Controlling and improving IT security is an ongoing process consisting of at least the following steps:

  • Discovery of the current state
  • Improving the current state
  • Reviewing the taken measures

Greenbone Security Manager – GSM

The Greenbone Security Manager (GSM) is an appliance for the vulnerability management of IT infrastructures, available as physical or virtual models.

It assists companies and agencies with automated and integrated vulnerability assessment and management. Its task is to discover vulnerabilities and security gaps before a potential attacker does.

The GSM consists of the Greenbone Operating System (GOS) on which the Greenbone Security Feed (GSF) is installed, a scan service, the web interface and, in case of a physical appliance, a special hardware.

The scan service uses over 78,000 Vulnerability Tests (VTs) to detect existing vulnerabilities on the inspected network. The found vulnerabilities are evaluated based on their severity which enables the setting of priorities for eliminating the vulnerabilities.

The GSM is flexible in use and can be utilized for special audits and trainings as well as for small and medium companies up to large enterprises. Due to the master-sensor technology, the GSM can also be deployed in high-security sectors.

The GSM discovers vulnerabilities through different perspectives of an attacker:

The GSM can simulate an external attack to identify outdated or misconfigured firewalls.
Demilitarized Zone (DMZ)
The GSM can identify actual vulnerabilities that may be exploited by attackers that get past the firewall.
The GSM can also identify exploitable vulnerabilities in the internal network, for example those targeted by social engineering or computer worms. Due to the potential impact of such attacks, this perspective is particularly important for the security of any IT infrastructure.
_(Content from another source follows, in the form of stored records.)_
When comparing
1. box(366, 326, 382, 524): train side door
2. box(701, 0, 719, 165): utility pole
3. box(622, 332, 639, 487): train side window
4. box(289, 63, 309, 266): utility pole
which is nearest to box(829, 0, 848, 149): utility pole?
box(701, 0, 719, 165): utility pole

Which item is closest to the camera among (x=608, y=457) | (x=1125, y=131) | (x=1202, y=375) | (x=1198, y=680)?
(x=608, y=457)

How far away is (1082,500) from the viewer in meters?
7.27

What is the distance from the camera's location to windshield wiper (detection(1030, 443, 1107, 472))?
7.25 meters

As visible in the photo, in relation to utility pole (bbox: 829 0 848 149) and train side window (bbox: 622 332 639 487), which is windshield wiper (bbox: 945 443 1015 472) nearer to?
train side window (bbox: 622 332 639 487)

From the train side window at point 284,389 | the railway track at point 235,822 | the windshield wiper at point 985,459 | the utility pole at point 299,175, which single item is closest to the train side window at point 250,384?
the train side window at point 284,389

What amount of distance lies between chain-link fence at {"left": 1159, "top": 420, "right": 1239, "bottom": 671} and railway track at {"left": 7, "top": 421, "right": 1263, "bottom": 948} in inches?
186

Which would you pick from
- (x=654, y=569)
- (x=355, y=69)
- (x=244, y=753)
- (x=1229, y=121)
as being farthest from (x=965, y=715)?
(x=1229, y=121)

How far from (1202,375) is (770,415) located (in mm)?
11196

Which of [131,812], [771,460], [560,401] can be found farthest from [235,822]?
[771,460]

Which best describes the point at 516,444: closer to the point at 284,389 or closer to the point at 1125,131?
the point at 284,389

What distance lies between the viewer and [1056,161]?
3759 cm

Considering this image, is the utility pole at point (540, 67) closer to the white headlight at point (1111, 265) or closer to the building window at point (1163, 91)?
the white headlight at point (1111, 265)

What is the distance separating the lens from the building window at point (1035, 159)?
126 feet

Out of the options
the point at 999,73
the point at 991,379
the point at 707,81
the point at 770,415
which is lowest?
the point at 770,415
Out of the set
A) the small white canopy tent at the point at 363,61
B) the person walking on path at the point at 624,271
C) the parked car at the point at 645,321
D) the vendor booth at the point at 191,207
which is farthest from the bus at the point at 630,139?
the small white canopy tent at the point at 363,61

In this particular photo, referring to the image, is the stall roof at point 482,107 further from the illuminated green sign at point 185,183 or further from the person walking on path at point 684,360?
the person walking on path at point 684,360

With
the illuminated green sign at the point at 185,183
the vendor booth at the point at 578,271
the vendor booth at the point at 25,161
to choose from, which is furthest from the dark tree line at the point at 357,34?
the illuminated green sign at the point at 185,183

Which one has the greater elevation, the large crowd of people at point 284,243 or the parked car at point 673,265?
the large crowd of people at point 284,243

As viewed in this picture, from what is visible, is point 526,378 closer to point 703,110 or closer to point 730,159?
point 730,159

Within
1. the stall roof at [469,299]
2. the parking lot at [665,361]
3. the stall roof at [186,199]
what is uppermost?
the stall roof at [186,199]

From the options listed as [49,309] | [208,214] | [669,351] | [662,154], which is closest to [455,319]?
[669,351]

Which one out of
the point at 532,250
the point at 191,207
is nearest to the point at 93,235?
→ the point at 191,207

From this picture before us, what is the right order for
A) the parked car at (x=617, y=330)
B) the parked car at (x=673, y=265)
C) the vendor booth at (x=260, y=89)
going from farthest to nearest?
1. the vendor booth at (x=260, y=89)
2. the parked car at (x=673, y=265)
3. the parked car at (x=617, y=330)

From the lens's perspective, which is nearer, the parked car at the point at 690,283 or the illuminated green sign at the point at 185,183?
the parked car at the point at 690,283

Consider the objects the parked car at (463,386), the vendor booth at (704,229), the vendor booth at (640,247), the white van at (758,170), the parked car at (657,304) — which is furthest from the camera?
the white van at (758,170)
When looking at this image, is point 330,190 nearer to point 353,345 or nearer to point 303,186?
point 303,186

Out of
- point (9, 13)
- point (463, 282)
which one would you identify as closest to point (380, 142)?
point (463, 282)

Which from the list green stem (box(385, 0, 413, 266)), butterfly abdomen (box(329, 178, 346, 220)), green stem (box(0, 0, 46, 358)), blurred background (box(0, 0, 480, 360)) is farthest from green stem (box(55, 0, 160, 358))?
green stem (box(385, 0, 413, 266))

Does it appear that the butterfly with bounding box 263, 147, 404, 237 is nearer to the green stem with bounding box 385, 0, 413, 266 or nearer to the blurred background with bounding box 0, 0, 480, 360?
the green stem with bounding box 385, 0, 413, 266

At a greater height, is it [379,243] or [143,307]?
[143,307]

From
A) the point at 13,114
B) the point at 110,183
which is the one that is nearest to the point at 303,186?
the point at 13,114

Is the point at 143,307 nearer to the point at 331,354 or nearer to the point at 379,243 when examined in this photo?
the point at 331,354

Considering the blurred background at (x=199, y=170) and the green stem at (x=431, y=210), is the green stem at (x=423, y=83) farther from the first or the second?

For DMZ and internal scans, a distinction can be made between authenticated and unauthenticated scans. When performing an authenticated scan, the GSM uses credentials and can discover vulnerabilities in applications that are not running as a service but have a high risk potential. This includes web browsers, office applications or PDF viewers. For the advantages and disadvantages of authenticated scans see Chapter 10.3.1.

Due to new vulnerabilities being discovered on a daily basis, regular updates and testing of systems are required. The Greenbone Security Feed ensures that the GSM is provided with the latest testing routines and can discover the latest vulnerabilities reliably. Greenbone Networks analyzes CVE 1 messages and security bulletins of vendors and develops new vulnerability tests daily.

When performing a vulnerability scan using the GSM, the personnel responsible will receive a list of vulnerabilities that have been identified in the target systems. For the selection of remediation measures a prioritization is required. The most important measures are those that protect the system against critical risks and eliminate the corresponding security holes.

The GSM utilizes the Common Vulnerability Scoring System (CVSS). CVSS is an industry standard for the classification and rating of vulnerabilities. It assists in prioritizing the remediation measures.

Fundamentally, there are two options to deal with vulnerabilities:

  • Eliminating the vulnerability by updating the software, removing the component or changing the configuration.

  • Implementing a rule in a firewall or a intrusion prevention system (virtual patching).

    Virtual patching is the apparent elimination of the vulnerability through a compensating control. The real vulnerability still exists and the attacker can still exploit the vulnerability if the compensating control fails or if an alternate approach is used.

An actual patch or update of the affected software is always preferred over virtual patching.

The GSM also supports the testing of the implemented remediation measures. With its help responsible personnel can document the current state of IT security, recognize changes and record these changes in reports.


[1]The Common Vulnerability and Exposures (CVE) project is a vendor neutral forum for the identification and publication of new vulnerabilities.